Se quanto dovuto si riferisce alla retribuzione del giorno di sciopero, essa verrà decurtata dallo stipendio e sta al MIUR decidere come e dove devolverla. Se invece ci si riferisce al danno economico dovuto al mancato riconoscimento degli scatti ai fini giuridici, si tratta di cifre che in molti casi variano tra i 50.000 e i 100.000 Euro (ma anche oltre, in base a vecchi calcoli del 2010 basati su soli tre anni di blocco). Dovremmo pagare l’equivalente di un mutuo in nome delle nostre colpe collettive. Colpe che non devono essere troppo vaste e nemmeno troppo profonde se i dati di produttività scientifica sono questi:
Certo, non sono spiccioli ma anche devolvere una parte darebbe un segnale. Che l’Italia riesca lo stesso a mantenersi in buone posizioni e per realtà di eccellenza…ma c’è sempre questa tendenza ad avere dei diamanti in mezzo alla mediocrità mentre tutto crolla. E comunque è inutile guardare a statistiche di oggi, il vero dato sarà tra cinque anni qusndo si vedranno gli effetti del ricambio quasi nullo e del nuovo reclutamento falsamente meritocratico. Bye Bye italy!
@Orwell
Vedo che lei si vergogna anche del proprio nome, ma è giusto così: la beneficenza disinteressata non va pubblicizzata, devolva pure anche il suo contributo (non inferiore ai 50.000 euro, come indicato da De Nicolao) in modo anonimo.
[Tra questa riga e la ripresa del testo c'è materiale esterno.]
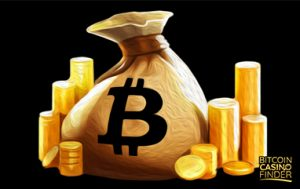 Why Gambling With Bitcoin Bonuses Is A Winning Choice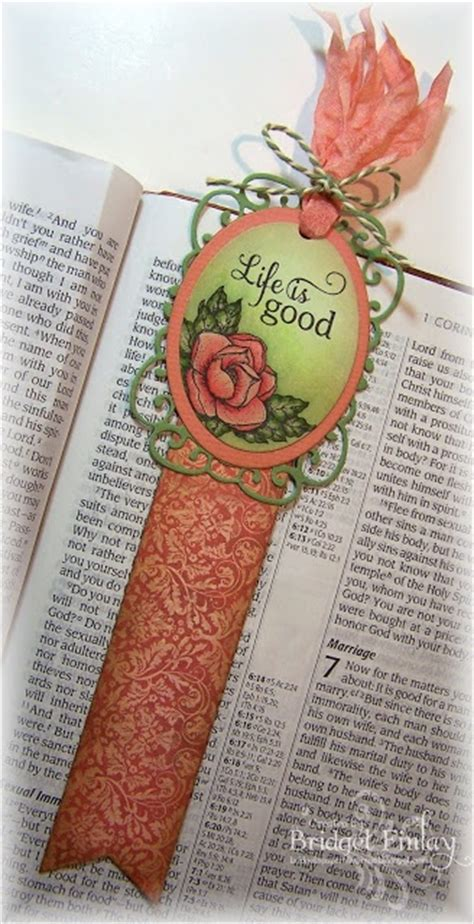 How To Make Beautiful Handmade Bookmarks - 17 best images about cards bookmarks 1 on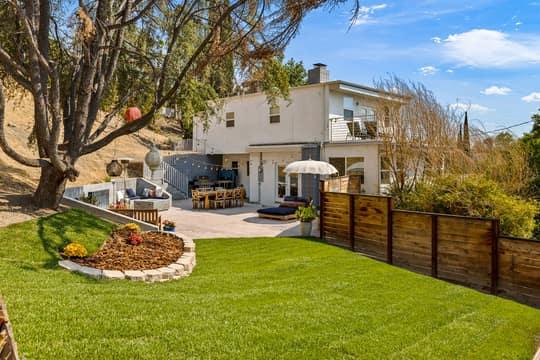 5115 Campo Rd, Woodland Hills, CA 91364, USA Photo 49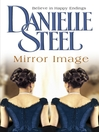 Mirror Image (eBook)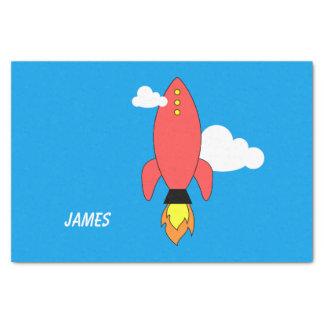 Papel De Seda Foguete vermelho dos desenhos animados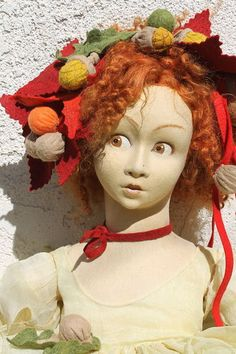 "39"" Large Size Lenci doll...... Four Seasons series.....AUTUMN"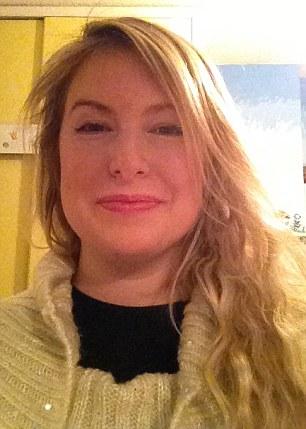 Sex Women Speed In For Calgary Singles Dating Men Seeking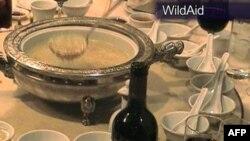 Zabrana potrošnje peraja ajkule u Kaliforniji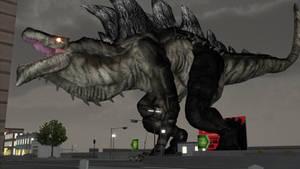 Godzilla 1998 MMD + DL by ASousaPro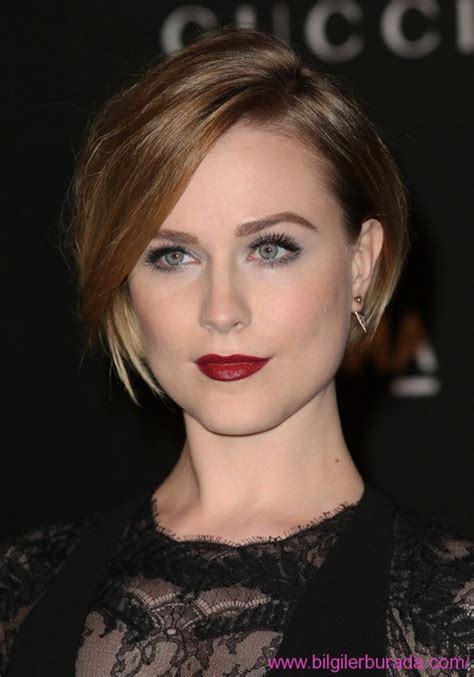 2015 side swoop hair cuts evan rachel wood latest short straight bob haircut with
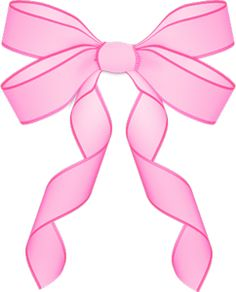 Purple ribbon bow clip art borders 2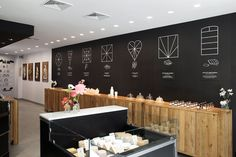 Ich&Kar Opens French Cheese Board, a New Concept Store in Nolita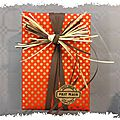 ART 2014 10 paquet cadeau 3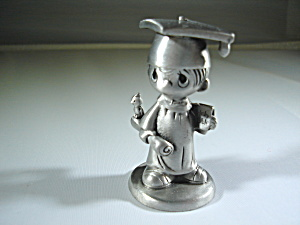 Precious Moments Pewter Figurine (Image1)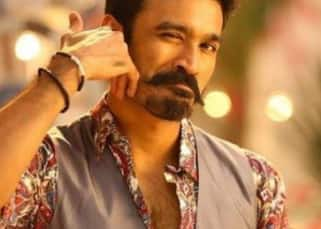 Dhanush charges double for project with Sekhar Kammula; Pan-India film being made on a WHOPPING budget – deets inside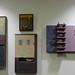 Nocturne (#83-48), Mixed media sculptures by Tom Bartek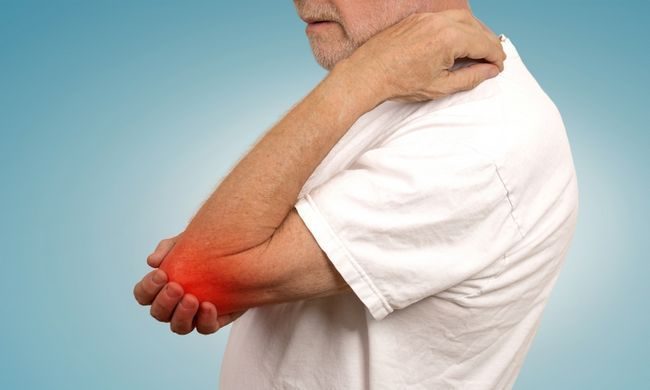 Допомога при артрозі: 8 простих вправ для пальців і долонь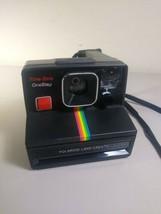 Polaroid Time Zero One Step Plus Land Camera Instant Rainbow Black  - $24.74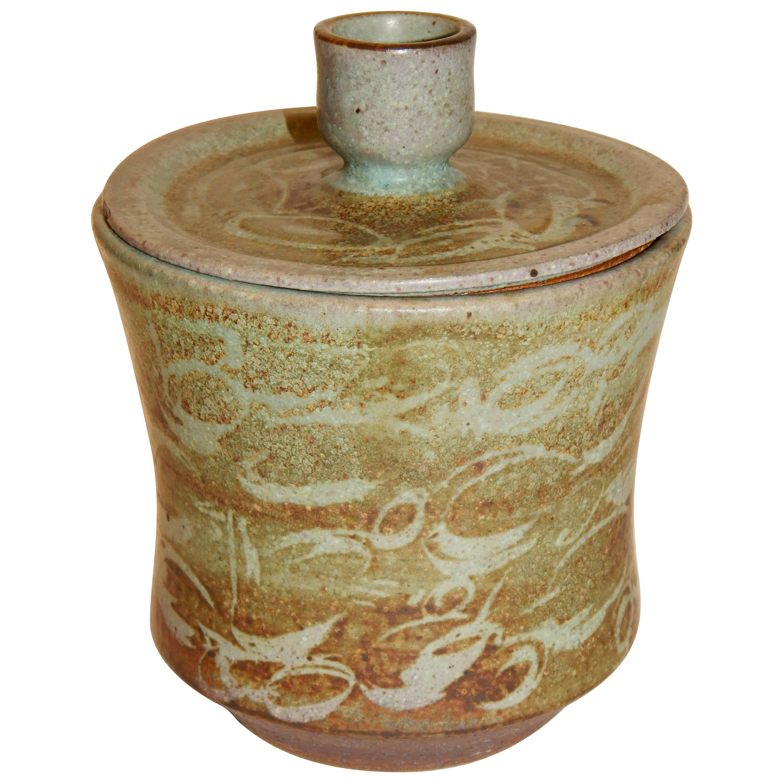 Important California Potter Carlton Ball, Studio Ceramic Lidded Vase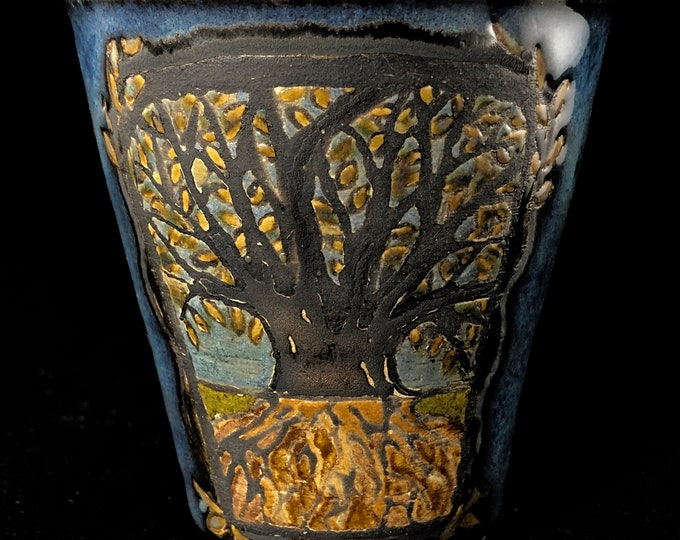 Featured listing image: Tree of Life Cup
La mia idea di corporativismo è che la parola sia ormai talmente svuotata di significato (grazie all’uso che ne fanno le persone come lei) da rendere del tutto inutile ribattere a chi la usa come una clava. Strumento che si addice perfettamente al livello degli utilizzatori.
@Stordilano:
sicuramente dare di più ai ricchi e togliere ai poveri (con curricula importanti e non poveri sfaticati) non era nello spirito dei lavori della Costituente.
Cmq, vale quello che ho scritto sopra, siamo su 2 posizioni diverse:
è come essere sulle scialuppe di salvataggio del Titanic riservati alla PRIMA CLASSE (gli strutturati)
ed essere lasciati morire in mare (i non strutturati).
@Orwell:
per fortuna non sono solo e Lei mi capisce.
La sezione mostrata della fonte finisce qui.